How to Protect Your Eyes If You’re Staring at Screens
Being stuck at home means spending a lot of extra time on screens- Which means it’s crucial to protect your eyes.
When you’re binging the latest Netflix series, completing online classes, working from home, checking the news, and scrolling through social media, your eyes are trained on screens throughout huge portions of each day. It’s important to take good care of your eyes during this time—especially since this stay-at-home thing might last longer than we all expected.
When you spend a lot of time looking at your phone or computer, you might notice irritation happening to your eyes. High amounts of screen time can cause blurry vision, dry or itchy eyes, tired eyes, and headaches. Blue light that comes from screens can really mess with your sleep cycle, so limiting screen time at night matters, too.
The biggest problem accompanying screen time for eyes is eye strain, which happens because most of us blink significantly less while looking at screens. This lack of blinking, combined with the fact that you have to focus, can make eyes tired. Basically, be extra cautious to take care of your eyes during this time. Below are a few ways to start to protect your eyes.
Take frequent breaks!
I work remotely and my university is now online for the rest of the semester, so I spend a lot of time working on my laptop. My breaks often involve watching some Netflix or scrolling through Instagram in a healthy balance.
On days where I spend hours working without taking breaks, my eyes feel terrible. To be honest, the other day my eyelid was even twitching a little after I spent all day on the computer. I focus on adding breaks in wherever I can, even if that means declining virtual hangouts invites from family.
Experts recommend a 20-20-20 rule. Every 20 minutes, shift your eyes to look at an object at least 20 feet away for at least 20 seconds—this is a super easy way to give your eyes a break that doesn’t take a lot of time.

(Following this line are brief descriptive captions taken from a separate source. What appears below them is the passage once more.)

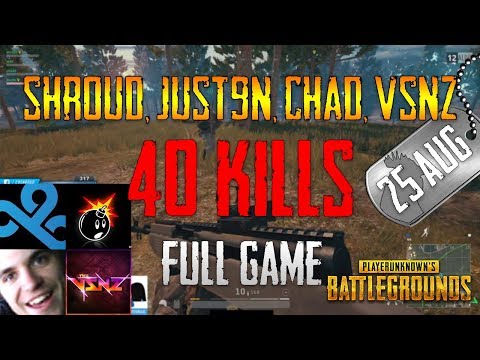 PUBG | Shroud, Just9n, Chad, Vsnz - 40 Kills | Aug 25
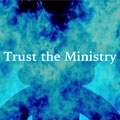 Turst the Ministry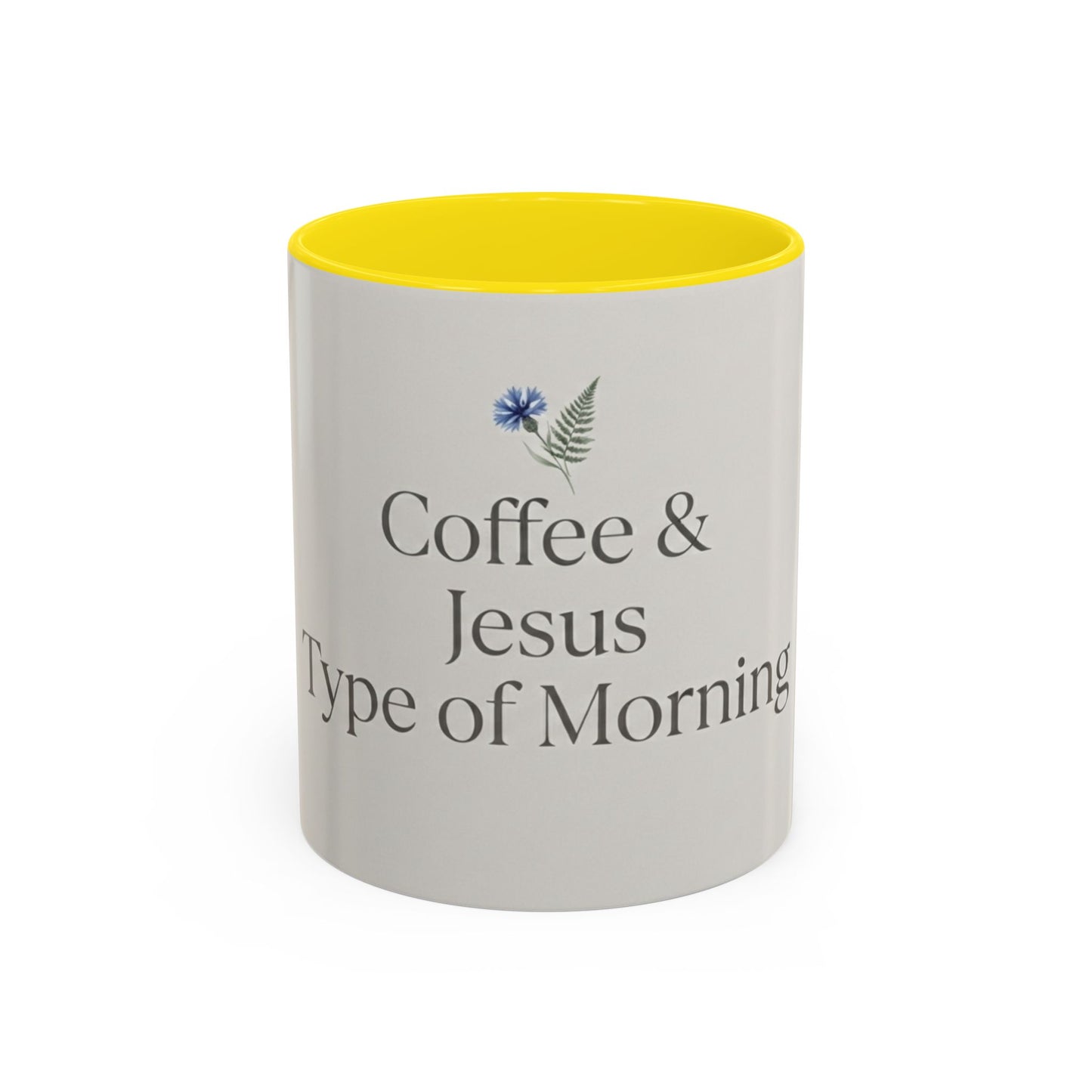 Simple Coffee & Jesus Type of Morning, Faith Accent Coffee Mug (11, 15oz)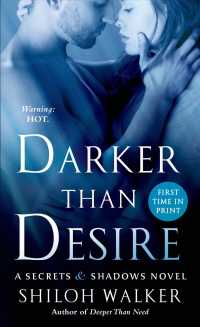 Darker than Desire (Secrets & Shadows)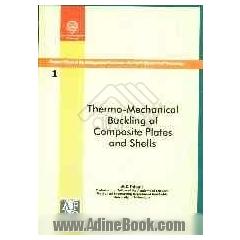 Thermo-mechanical buckling of composite plates and shells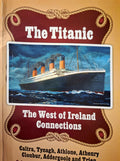 The Titanic. The west of Ireland Connections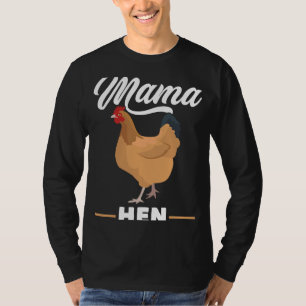 Mama Hen Chicken Rooster Farm Bird Animal T-Shirt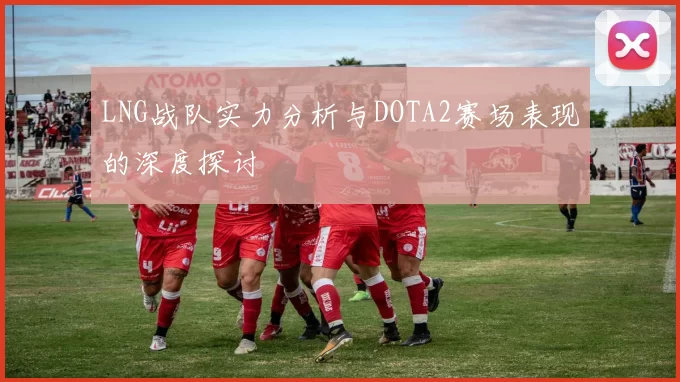 LNG战队实力分析与DOTA2赛场表现的深度探讨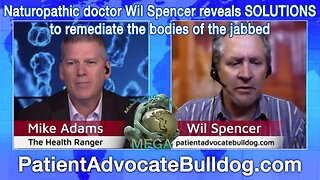 Naturopathic doctor Wil Spencer reveals SOLUTIONS to remediate the bodies of the jabbed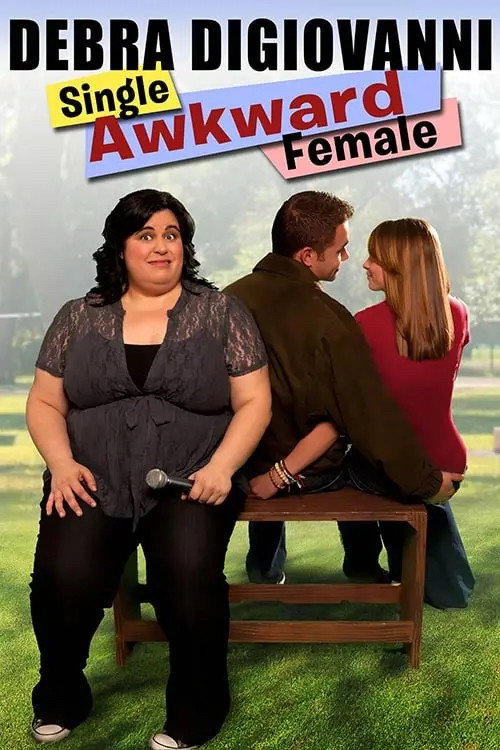 Movie poster for Debra Digiovanni: Single, Awkward, Female (2011)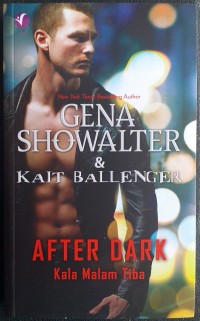 AFTER DARK ( KALA MALAM TIBA )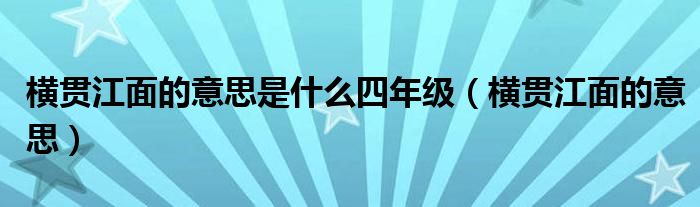 横贯江面的意思是什么四年级（横贯江面的意思）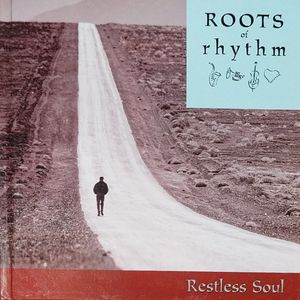 Roots of Rhythm: Restless Soul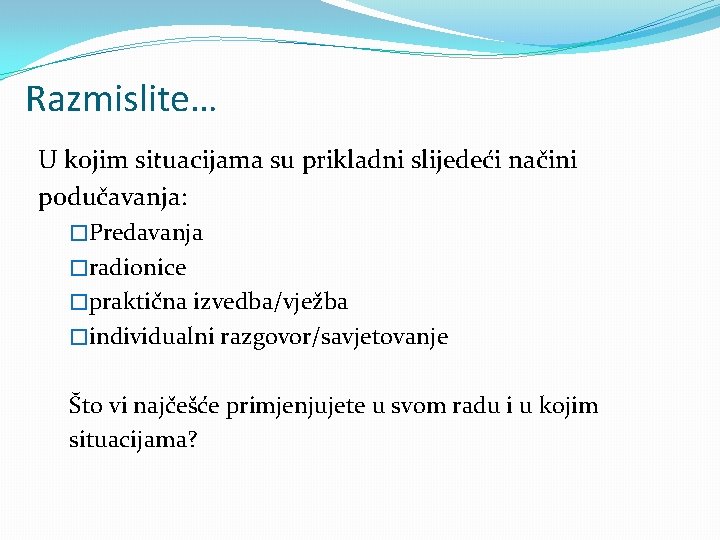 Razmislite… U kojim situacijama su prikladni slijedeći načini podučavanja: �Predavanja �radionice �praktična izvedba/vježba �individualni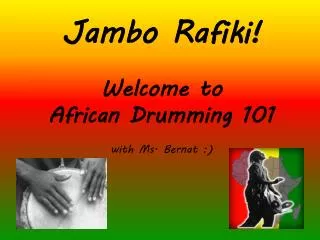 Jambo Rafiki ! Welcome to African Drumming 101 with Ms. Bernat :)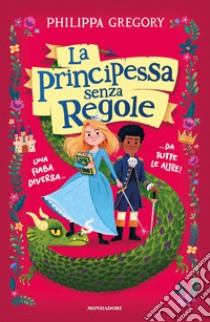 La principessa senza regole. Una fiaba diversa... da tutte le altre! libro di Gregory Philippa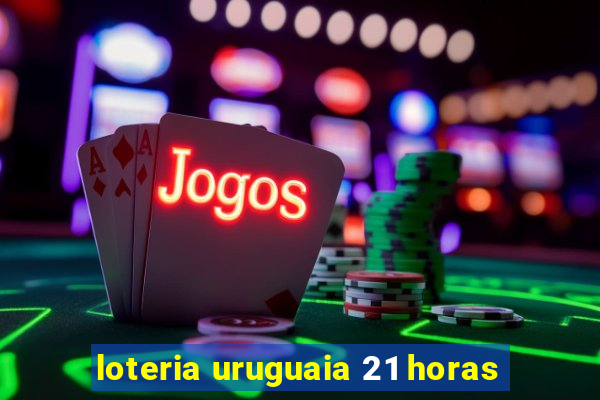 loteria uruguaia 21 horas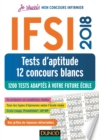 Image for IFSI 2018 Tests D&#39;aptitude - 12 Concours Blancs: 1300 Tests Adaptes a Votre Future Ecole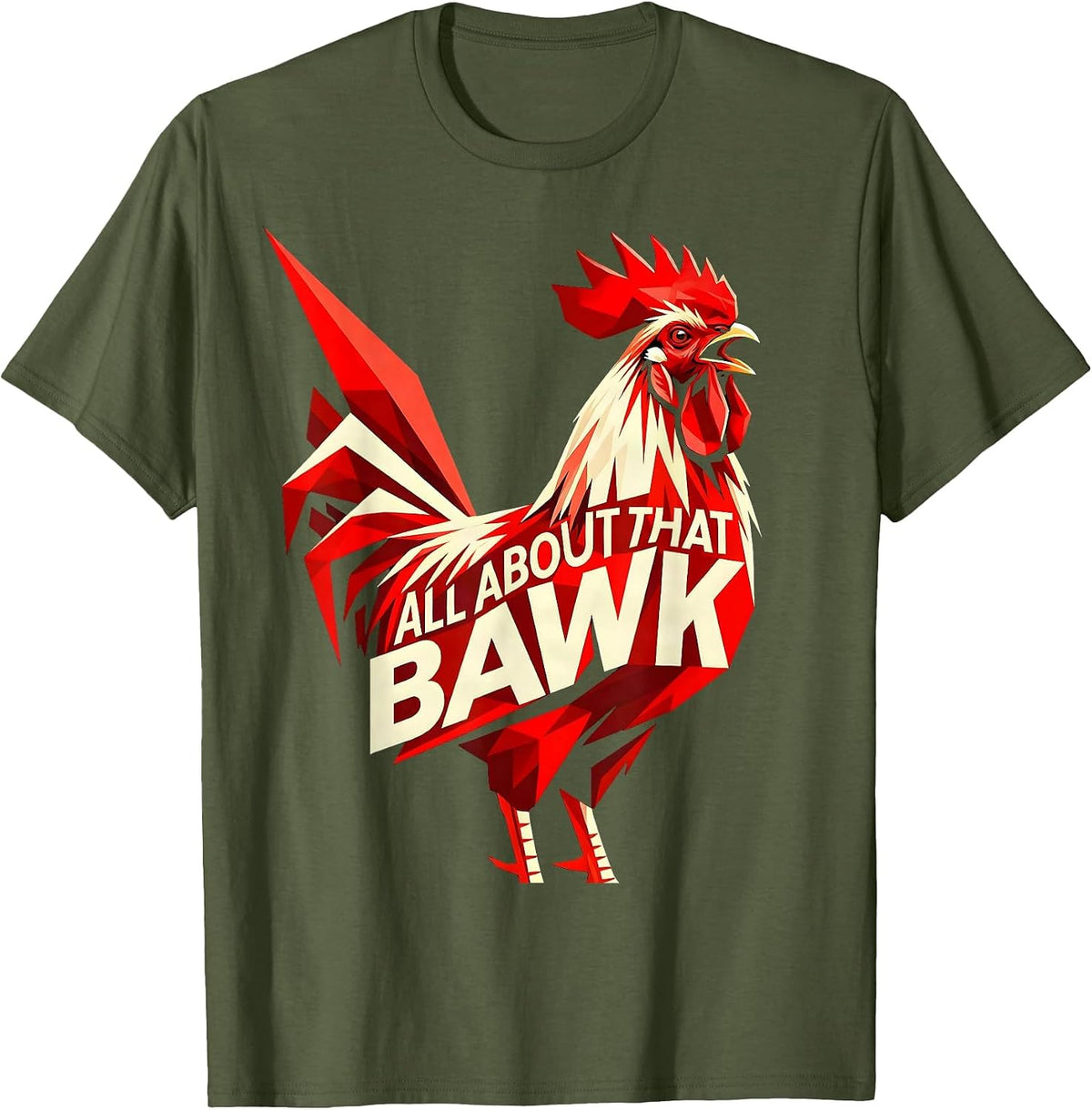 All About That Bawk Funny Chicken Design T-Shirt - Olive Green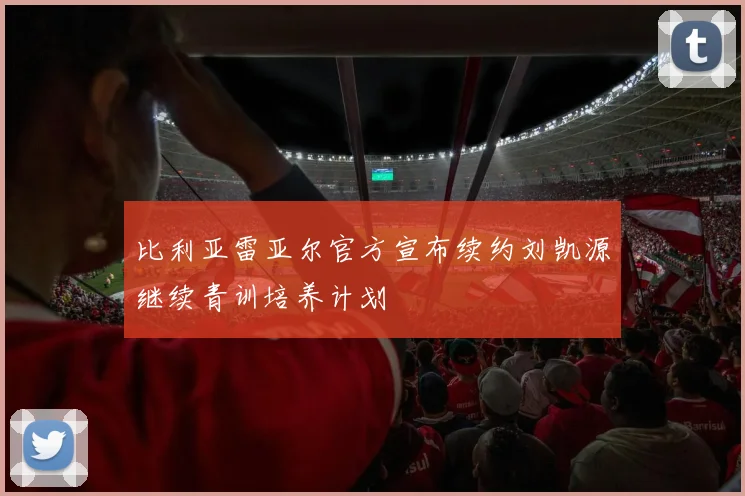 比利亚雷亚尔官方宣布续约刘凯源继续青训培养计划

Stepping away from your computer is key to protect your eyes. Get outside for a quick walk, or just head to the kitchen and have a snack—without your phone in hand.
You’ll come back refreshed and with your eyes feeling relieved. Breaks also do wonders for your mental health during social distancing.Adjust your screen brightness to match the environment.
No matter where you’re working, computers tend to be brighter than the surrounding light. Your eyes have to work harder to see and process visuals, so adjust your screens to match your visual environment whenever you can.
On that note, you should also keep your screen about an arm’s length from your eyes—it’s harder for eyes to focus up-close.
Take out your contacts
If you’re like me, you’re guilty of putting your contacts in as soon as you wake up and not taking them out until you’re just about sleeping at night.
When you’re experiencing eye strain from being on screens more frequently, a good strategy is to take your contacts out and give your eyes a break and some fresh air. Switch over to your glasses for a little while and let your eyes rest.
Use eye drops if you need them!
If your eyes are bloodshot and feeling dry, you can use eye drops or artificial tears to help get things back to normal. The American Academy of Ophthalmology recommends keeping artificial tears on hand by your desk in case you need them. You can also run a humidifier in the room if your eyes are feeling dry.